Accountants aren’t just bean counters. Their experience helping hundreds of clients run different businesses coupled with their technical understanding of accounting systems and tax law, can be useful at any point in the life of your business. So what can they do to help your business grow?
Freeing up your time is the most obvious way an accountant can help. As the head of your business, your time is likely better spent elsewhere. Instead of slaving over figures, you can generate more income, which will more than cover your accounting costs. While this is often the key motivating factor for hiring an accountant, it is by no means the most important.

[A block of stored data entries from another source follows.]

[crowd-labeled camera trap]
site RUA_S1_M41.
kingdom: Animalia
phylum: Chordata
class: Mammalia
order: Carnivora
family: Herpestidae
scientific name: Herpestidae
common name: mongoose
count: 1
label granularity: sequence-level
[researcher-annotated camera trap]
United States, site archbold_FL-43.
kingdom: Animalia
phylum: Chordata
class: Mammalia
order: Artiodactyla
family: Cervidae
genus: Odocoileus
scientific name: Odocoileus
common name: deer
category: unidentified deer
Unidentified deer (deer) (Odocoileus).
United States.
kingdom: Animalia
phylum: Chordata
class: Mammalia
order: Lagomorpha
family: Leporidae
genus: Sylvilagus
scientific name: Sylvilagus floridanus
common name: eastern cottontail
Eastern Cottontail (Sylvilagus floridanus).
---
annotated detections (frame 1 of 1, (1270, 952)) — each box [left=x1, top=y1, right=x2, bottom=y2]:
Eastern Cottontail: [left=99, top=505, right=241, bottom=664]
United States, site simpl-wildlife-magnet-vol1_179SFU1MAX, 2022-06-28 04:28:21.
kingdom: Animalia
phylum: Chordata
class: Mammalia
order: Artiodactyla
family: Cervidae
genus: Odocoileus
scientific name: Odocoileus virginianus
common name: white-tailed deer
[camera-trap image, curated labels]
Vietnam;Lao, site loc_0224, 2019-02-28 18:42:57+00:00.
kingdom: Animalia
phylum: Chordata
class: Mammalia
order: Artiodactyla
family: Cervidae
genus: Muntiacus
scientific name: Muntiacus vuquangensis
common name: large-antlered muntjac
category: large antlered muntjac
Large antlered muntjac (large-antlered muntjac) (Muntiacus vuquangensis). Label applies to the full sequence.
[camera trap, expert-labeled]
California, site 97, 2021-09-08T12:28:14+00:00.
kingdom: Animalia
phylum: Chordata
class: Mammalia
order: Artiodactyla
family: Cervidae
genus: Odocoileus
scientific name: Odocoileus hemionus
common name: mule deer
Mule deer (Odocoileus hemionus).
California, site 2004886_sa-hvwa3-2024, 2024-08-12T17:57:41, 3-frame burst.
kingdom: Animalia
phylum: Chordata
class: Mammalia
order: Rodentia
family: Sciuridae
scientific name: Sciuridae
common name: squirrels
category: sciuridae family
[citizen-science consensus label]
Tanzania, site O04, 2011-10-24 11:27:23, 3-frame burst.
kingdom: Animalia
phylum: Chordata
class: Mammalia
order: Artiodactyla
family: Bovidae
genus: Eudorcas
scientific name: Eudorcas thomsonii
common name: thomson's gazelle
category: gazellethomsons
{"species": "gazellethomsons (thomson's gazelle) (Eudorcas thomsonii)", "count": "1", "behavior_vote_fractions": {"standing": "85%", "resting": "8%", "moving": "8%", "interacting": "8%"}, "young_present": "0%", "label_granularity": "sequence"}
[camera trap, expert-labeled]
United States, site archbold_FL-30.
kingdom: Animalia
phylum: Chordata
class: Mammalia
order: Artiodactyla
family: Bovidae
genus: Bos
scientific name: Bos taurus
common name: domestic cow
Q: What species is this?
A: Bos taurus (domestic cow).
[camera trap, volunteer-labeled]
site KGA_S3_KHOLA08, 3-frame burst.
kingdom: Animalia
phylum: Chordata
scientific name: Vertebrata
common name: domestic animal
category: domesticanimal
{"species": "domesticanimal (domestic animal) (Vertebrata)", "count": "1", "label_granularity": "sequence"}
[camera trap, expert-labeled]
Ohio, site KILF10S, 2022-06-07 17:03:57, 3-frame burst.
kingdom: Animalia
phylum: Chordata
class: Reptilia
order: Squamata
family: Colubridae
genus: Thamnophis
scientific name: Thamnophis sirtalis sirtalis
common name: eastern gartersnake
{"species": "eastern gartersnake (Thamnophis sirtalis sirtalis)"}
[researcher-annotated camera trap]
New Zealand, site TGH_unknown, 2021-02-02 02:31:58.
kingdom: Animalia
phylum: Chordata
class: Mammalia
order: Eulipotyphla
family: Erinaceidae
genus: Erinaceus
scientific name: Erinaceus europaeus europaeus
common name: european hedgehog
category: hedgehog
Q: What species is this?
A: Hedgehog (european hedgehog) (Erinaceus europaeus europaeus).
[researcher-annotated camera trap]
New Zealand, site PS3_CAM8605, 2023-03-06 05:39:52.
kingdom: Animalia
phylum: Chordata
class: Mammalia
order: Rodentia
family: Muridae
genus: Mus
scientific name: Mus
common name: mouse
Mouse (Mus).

You need money to grow. An accountant can make sure your business structure and accounting systems are set up to ensure you only pay the tax you legally owe. Many small companies miss out on large tax savings because they don’t have the right business structure, aren’t aware of the full range of allowable expenses and tax-free benefits, and don’t know how to extract and invest money from their company tax-efficiently.
Again, this is something everyone knows, though they might not realise the tax savings tend to cover accounting fees, and more, especially as your business grows.
When you’re trying to raise funds either to start a business or push it to the next level, speaking to an accountant is highly advisable. This is something they deal with every day. They know the full range of funding options available to you, and can make sure your application or campaign has the best chance of success.
When you decide it’s time to expand, your accountant can help evaluate your strengths and weaknesses, identify new markets or revenue streams, and advise on how to adapt the structure of your business. They can help you put a strategic plan in place and consult on how to make it happen. Because they know your finances inside out, and are plugged into the economy, they are best-placed to offer advice on how to grow.
Big companies have CFOs, many smaller companies don’t. You should see your accountant as your CFO, and consider discussing big business decisions with them before forging ahead, and involving them in planning for the future.